SELECTED EXCERPT:
DocketNumber: No. 14793.
Judges: Leche
Filed Date: 4/29/1935
Status: Precedential
Modified Date: 10/19/2024
From a judgment rejecting her demand for damages for personal injuries, plaintiff has appealed. Defendant, John Segretta, was the owner of the premises bearing the municipal No. 451 South Liberty street in the city of New Orleans, and plaintiff, Alice Donatt, was the lessee thereof. The property consisted of a two-story frame dwelling, the front portion of which was flush with the line of the sidewalk of S. Liberty street, an upstairs porch extending out over the sidewalk and being supported by several posts. Along one side of the building was an alley approximately three or three and one-half feet wide, bounded on one side by the building itself and on the other side by a shed of the adjoining premises, the front of which was also flush with the sidewalk and on a line with the front of the building. Over this alley and extending along the side of the building at the height of the floor of the second story was a porch approximately two and one-half feet wide and extending the entire length of the building, from front to rear. This porch was supported by joists extending out from the floor of the second story of the building and was covered by an extension of the roof of the building, which extended far enough over the side of the building to cover same. Between the floor of this porch and the projection of the roof were four posts, one being at the front corner of the porch, one at the rear, and the other two evenly spaced in between, and there was a wooden railing completely surrounding the porch and attached to these posts. The shed of the adjoining property, which formed one side of the alley, or passageway, extended up approximately one foot higher than the surface of the porch, being some six or eight inches distant therefrom and covered by a sloping roof. Attached to the four posts which supported the railing of the porch was a clothesline which extended from the front post to the rear post, this clothesline being supported in the center by a clothes pole which could be pushed out from the porch, thus holding the clothesline away from the gallery and permitting clothes to dry in the sun or wind.
On the 19th day of April, 1930, petitioner came onto this porch for the purpose of hanging some clothes on the clothesline, and, in order to hang the clothes, or to support herself, leaned against the post at the corner of the porch nearest S. Liberty street, or the front of the property. The upper end of this post, which was attached to the overhanging roof, swung out in the direction of the shed adjoining the porch, and petitioner, in an effort to save herself from falling to the ground, grabbed hold of the post with her arm and was swung around, landing on the roof of the adjoining shed. The photograph attached to and made part of the record shows very clearly the relative positions of the house, the porch, the adjoining shed, and the position of the post after the accident. The testimony of the plaintiff is very simple and direct. There were no eyewitnesses to the actual occurrence, but Joseph Thompson, a witness for plaintiff, who was passing along S. Liberty street at the time, saw plaintiff after she had landed on the roof of the adjoining shed and saw the condition of the post and railing as shown by the photograph.

PARTS OF THE EXERCISE:
[1] Copy out the listing word for word, starting at its first line and ending at the line containing "Стекло жаропрочное прямое". Leave out the picture markers.
[2] Continue the court opinion on the porch accident from the point where it stops.

PROVIDED DATA:
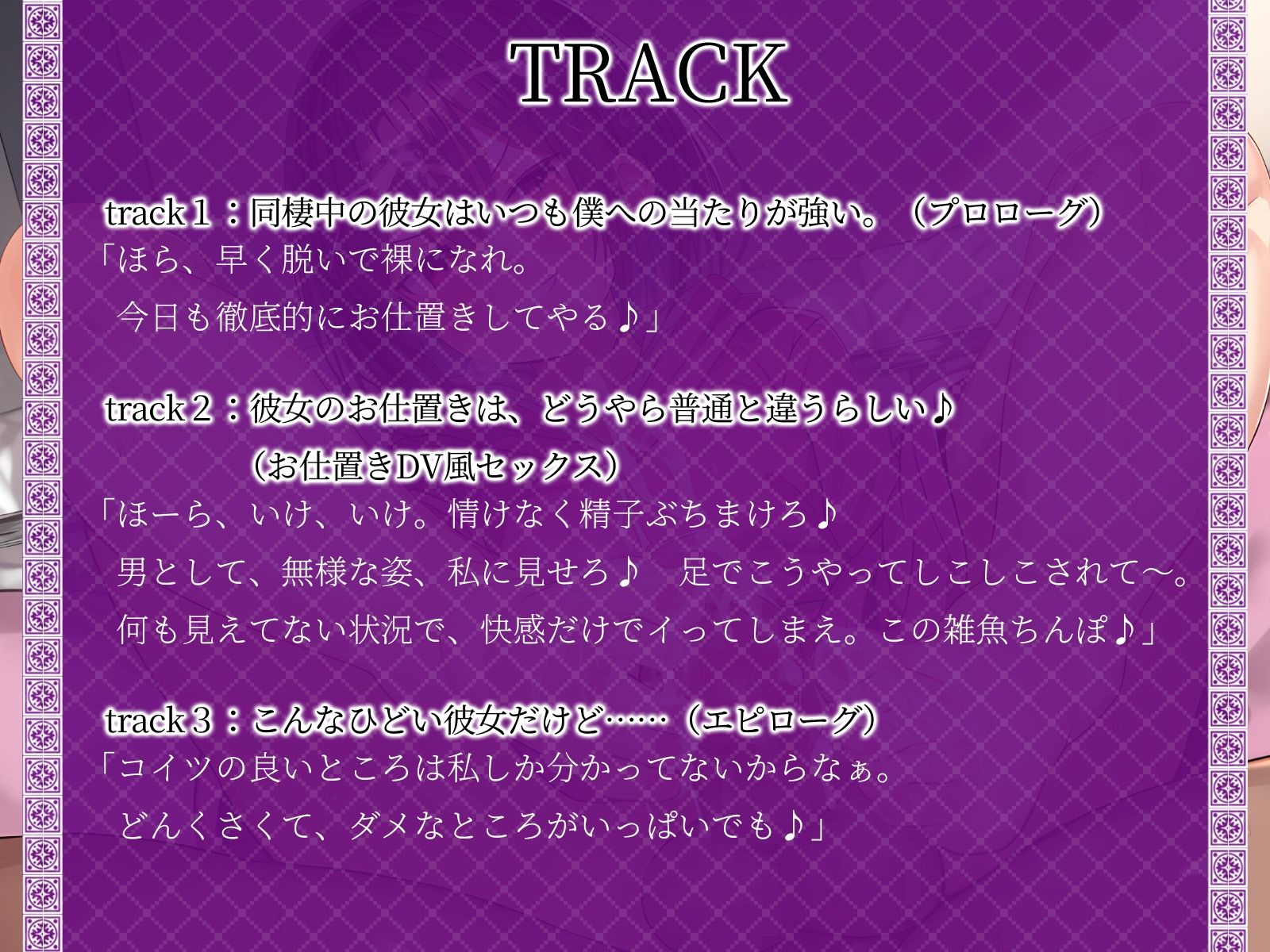 サンプル画像4:【KU100】気絶するまでDVセックスしてくる彼女だけど……ほんとは優しい♪(ご奉仕プレイ) [d_494219]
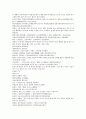 제공전전 33회 34회 35회 36회 32페이지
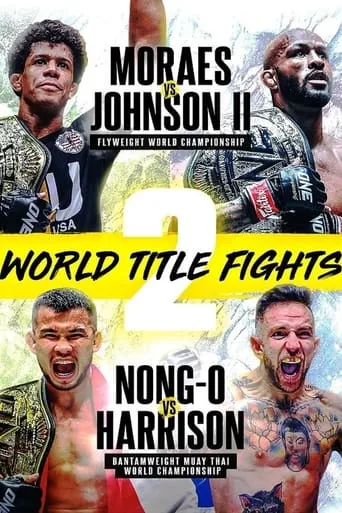 ONE on Prime Video 1: Moraes vs. Johnson II movie poster - Entertainment content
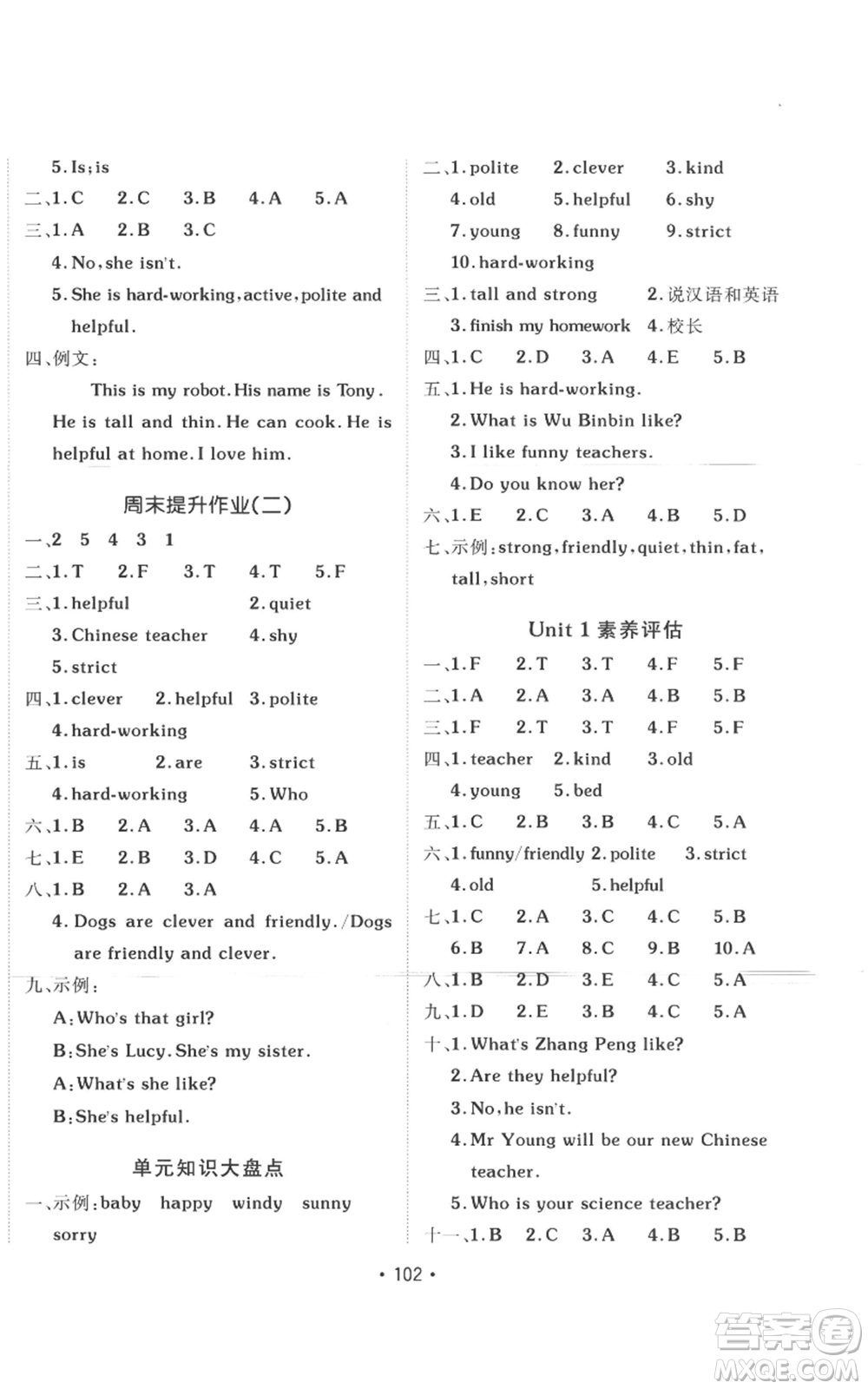 新疆青少年出版社2022同行課課100分過關作業(yè)五年級上冊英語人教版參考答案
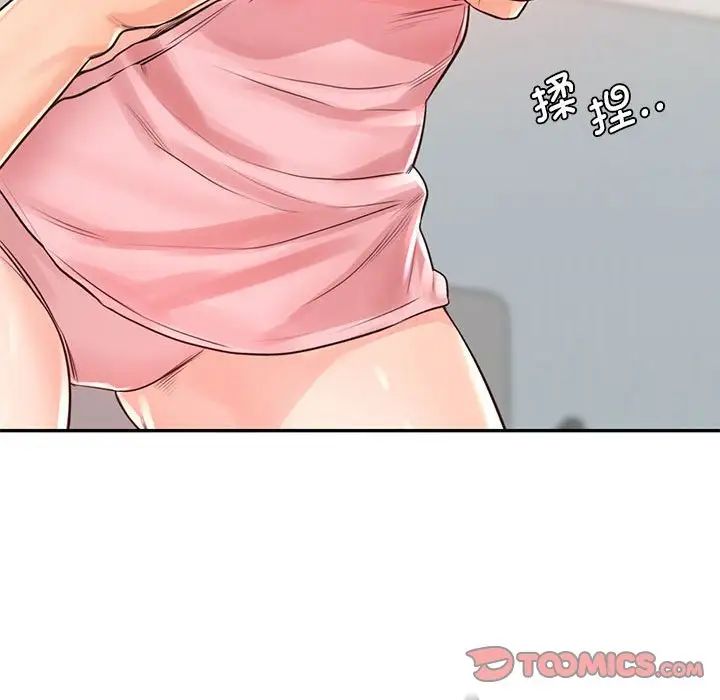 情定大阪第27話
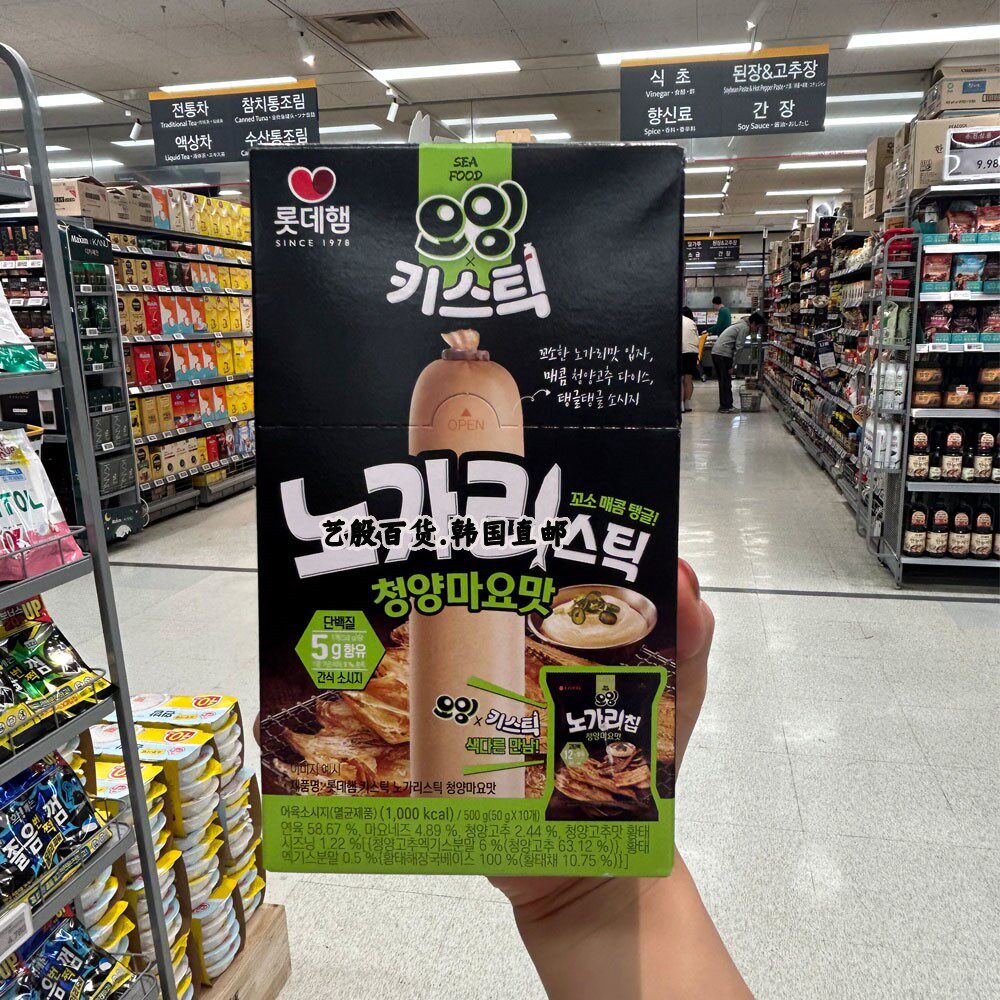 韩国直发乐天干明太鱼干青阳辣椒蛋黄酱味道香脆50g*10根入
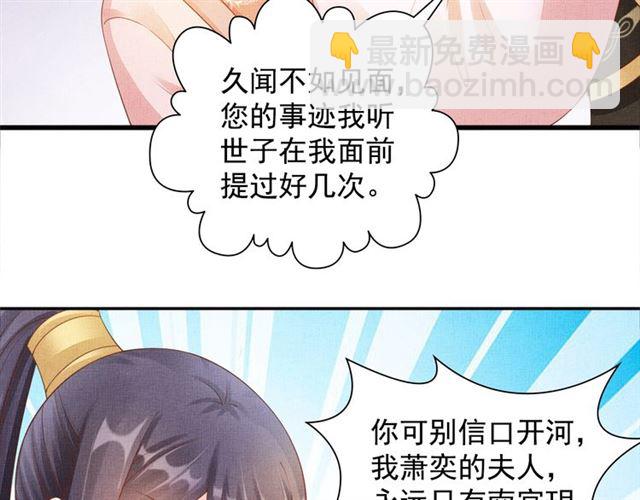 《盛宠医妃之摇光传》第100话 打翻了醋瓶子 第37页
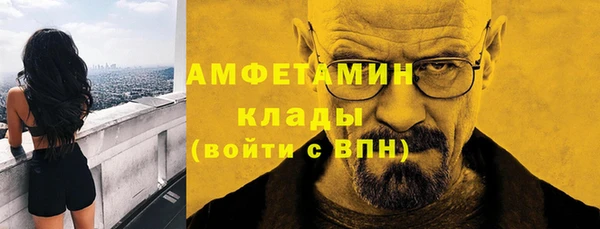 мефедрон мука Гусиноозёрск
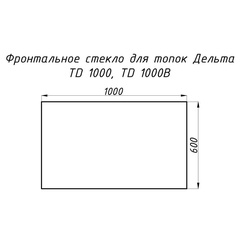 Стекло жаропрочное прямое 1000x600 мм (0.600 м2) для топок Дельта TD 1000 и TD 1000В фронтальное 21000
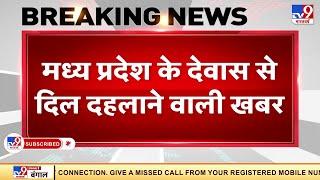 MP के देवास Dewas से दिल दहलाने वाली खबर देवास के नेमावर में खेत में दफनाए गए 5 शव मिले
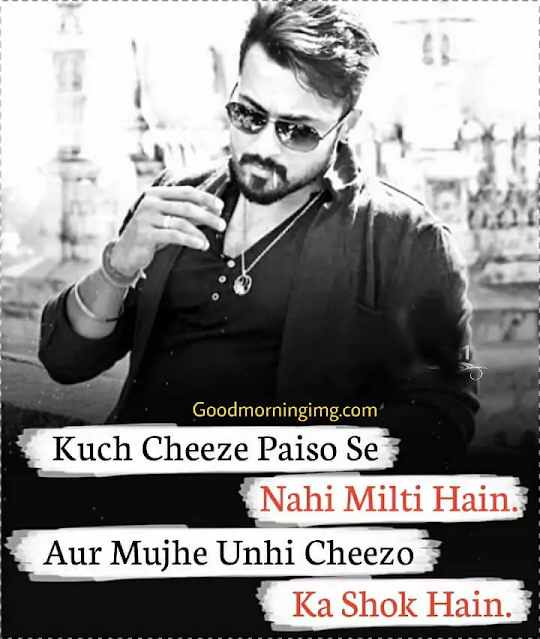 81+ Best whatsapp status for boys in Hindi GoodMorningImg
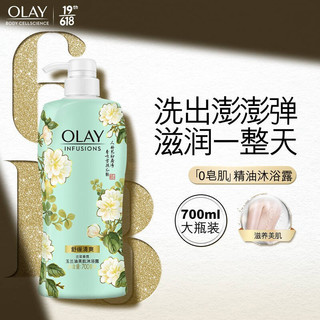 OLAY 玉兰油 舒缓清爽美肌沐浴露 700ml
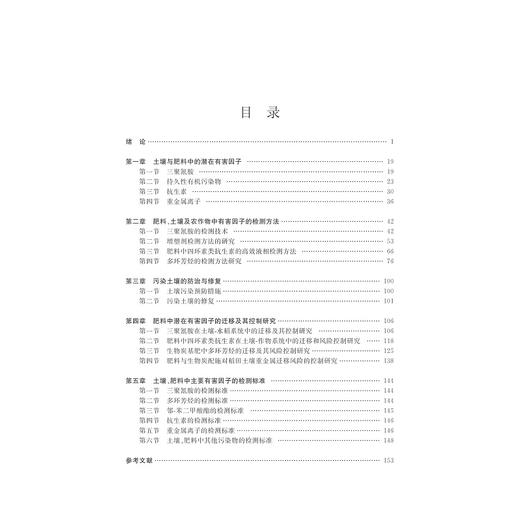 肥料中有害因子的检测方法及其土壤修复和迁移研究/孙明星/张琳琳/沈国清/浙江大学出版社 商品图2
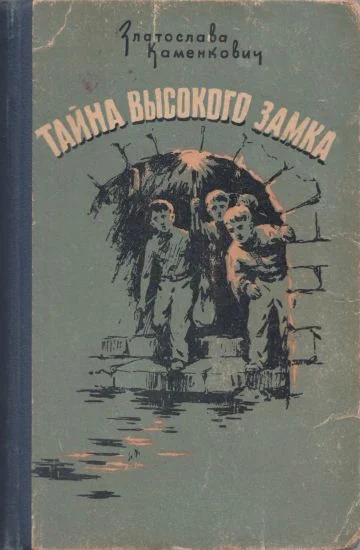 Обложка Тайна Высокого Замка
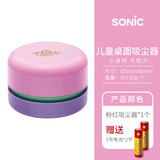 SONiC索尼克吸尘器 桌面清洁器 家用小无线手持迷你桌面吸尘机小碎屑清洁器 粉红色 SK-4906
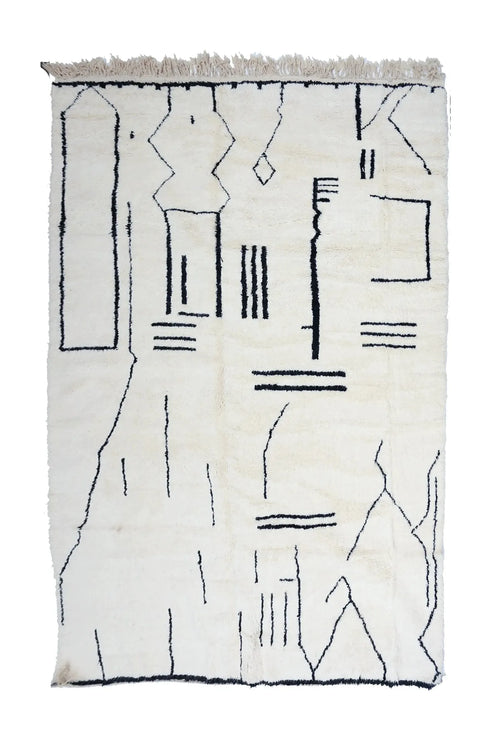 Tapis Béni Ouarain - 380 x 256 cm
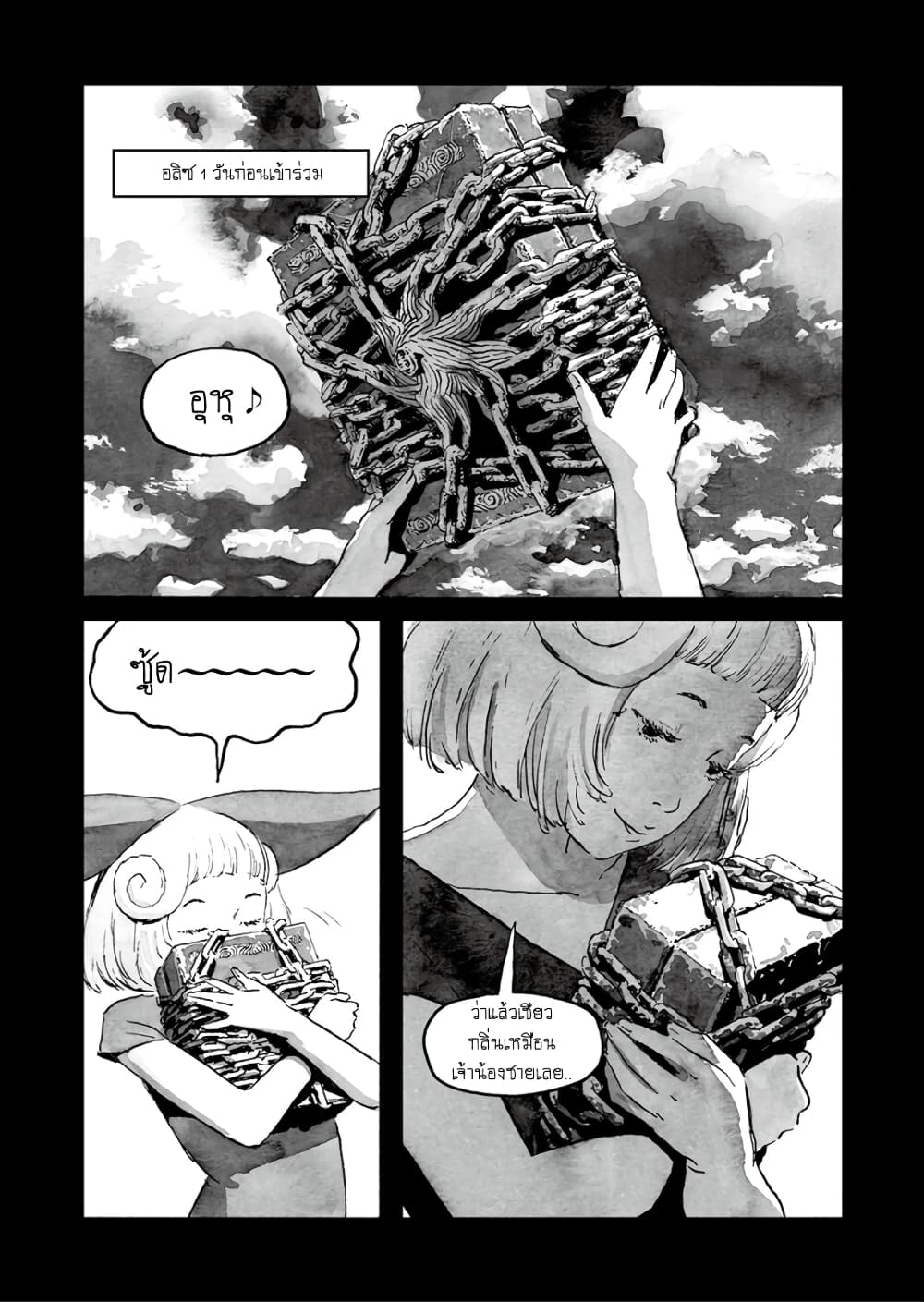 Bibliomania 4-มื้อเย็นของห้อง 285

PER-TASK OUTPUTS:
[1]
 サンプル画像4:【KU100】気絶するまでDVセックスしてくる彼女だけど……ほんとは優しい♪(ご奉仕プレイ) [d_494219]
 제공전전 33회 34회 35회 36회 32페이지
 ONE on Prime Video 1: Moraes vs. Johnson II movie poster - Entertainment content
 新疆青少年出版社2022同行課課100分過關作業(yè)五年級上冊英語人教版參考答案
 情定大阪第27話
 韩国直发乐天干明太鱼干青阳辣椒蛋黄酱味道香脆50g*10根入
 《盛宠医妃之摇光传》第100话 打翻了醋瓶子 第37页
 мефедрон мука Гусиноозёрск
 Стекло жаропрочное прямое 1000x600 мм (0.600 м2) для топок Дельта TD 1000 и TD 1000В фронтальное 21000

[2]
Our view of the evidence introduced by defendant is that it rather corroborates the position of plaintiff. It is true that Mr. Cicero Ramsey, a reputable businessman and real estate broker, who had charge of the property for defendant, was in some doubt as to whether plaintiff was the actual person to whom the premises had been rented. However, Mr. Ramsey was not at all certain in his testimony, and the difference in the spelling of the names can easily be explained because of the similarity in pronunciation. Defendant tried and failed to prove with satisfaction that plaintiff was intoxicated at the time of the accident. The other witnesses all substantiate the photograph as to the condition of the premises after the accident, particularly the witness Ritman, who was a carpenter and who was sent to the premises shortly afterwards to repair the damage. It was also sought to be proven that plaintiff herself erected the clothesline, and it is contended that this constituted an improper use of the premises and relieved defendant from liability. Plaintiff herself testified that the clothesline was there when she rented the property, and this testimony is uncontradicted. But, assuming arguendo that she had placed the clothesline herself, this is a very common occurrence, and, except perhaps in some unusual circumstances, would not constitute *Page 40
negligence. Upstairs porches as well as downstairs porches are frequently used for sunning and airing bedding and the hanging out of clothes, and posts supporting a porch or roof, if properly constructed, are generally put to no undue strain by the erection of a small wire clothesline and the hanging of a few garments thereon. We are therefore of the opinion that plaintiff has sustained the burden of proof imposed upon her and made out her case. Estes v. Ætna Casualty Surety Co. (La.App.)
As to the injuries sustained, the record is by no means clear. It appears, however, that, although the arm was not broken, plaintiff sustained bruises and scratches and probably muscular strains, which necessitated keeping her arm in bandages for several weeks. All the circumstances considered, we think an award of $250 covering all items of damage is proper in this case.
For the reasons assigned, it is ordered, adjudged, and decreed that the judgment appealed from be and it is annulled, avoided, and reversed, and that there be judgment herein in favor of plaintiff, Alice Donatt, widow of George Donatt, and against defendant, John Segretta, in the sum of $250, together with legal interest thereon from judicial demand until paid, and all costs of this proceeding.
Reversed.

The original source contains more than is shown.